All Headlines 06:52 April 03, 2017


Japan's faulty textbooks
Tokyo should stop teaching lies about Dokdo

Japan approved new education guidelines last week to ensure for the first time that all of its elementary and middle schools teach students that Dokdo is an integral part of Japanese territory. Tokyo also just approved several social studies textbooks that claim Korea's easternmost islets belong to Japan.

Since previous education guidelines did not mention Dokdo, many Koreans are concerned that Tokyo is reinforcing a distorted history education for future generations on baseless territorial claims. The guidelines, which are renewed every 10 years, will be fully applied to the elementary school curriculum starting in 2020 and in middle schools the following year.

The Ministry of Foreign Affairs rightly called on Japan to withdraw the new guidelines on Dokdo and lodged a complaint with Hideo Suzuki, minister and deputy chief of mission at the Japanese Embassy in Seoul. The Ministry of Education also strongly denounced Japan, saying that its claim of sovereignty over Dokdo is "no different from its imperialist aggression of the past." Japan should always remember that its wartime atrocities have brought despair and suffering to Korea and many other countries.

It is highly regrettable that Tokyo has once again asserted its sovereignty over Dokdo amid escalating tension between the two neighbors over historical rows. Even before Tokyo's renewed claims to Dokdo, the two countries had not been able to resolve their differences over the issue of "comfort women" statues in front of Tokyo's diplomatic missions in Korea. A prolonged absence of Japan's top envoy in Korea has severely hampered bilateral diplomacy. Tokyo recalled Ambassador Yasumasa Nagamine in January and he has not yet resumed his duties in Seoul.

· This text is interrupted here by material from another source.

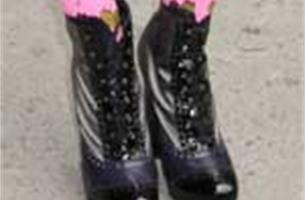 Alerte zaakvoerster (69) verijdelt schoenendiefstal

History education must be based solely on facts and the truth. Dokdo is an indisputable part of Korean territory from ancient times, based on historical facts and international law. Japan should withdraw the new education guidelines that will pave the way for its schools to teach illegitimate claims on Dokdo.

Its attempt to reinforce its sovereignty over Dokdo will further damage bilateral relations. Tokyo should take note of the fact Korea has done a lot to keep bilateral relations moving forward. Despite strong opposition from the people and the victims of wartime sexual slavery, the Korean government has emphasized a consistent implementation of the 2015 bilateral deal on resolving the comfort women issue. Seoul also signed an information-sharing accord ― the General Security of Military Information Agreement (GSOMIA) ― last November with Tokyo despite negative public opinion.

Now it is Japan's turn to show that it is willing to establish future-oriented relations with Korea. We urge Japan to abandon its wrongful territorial claims and send its ambassador back to Korea as soon as possible.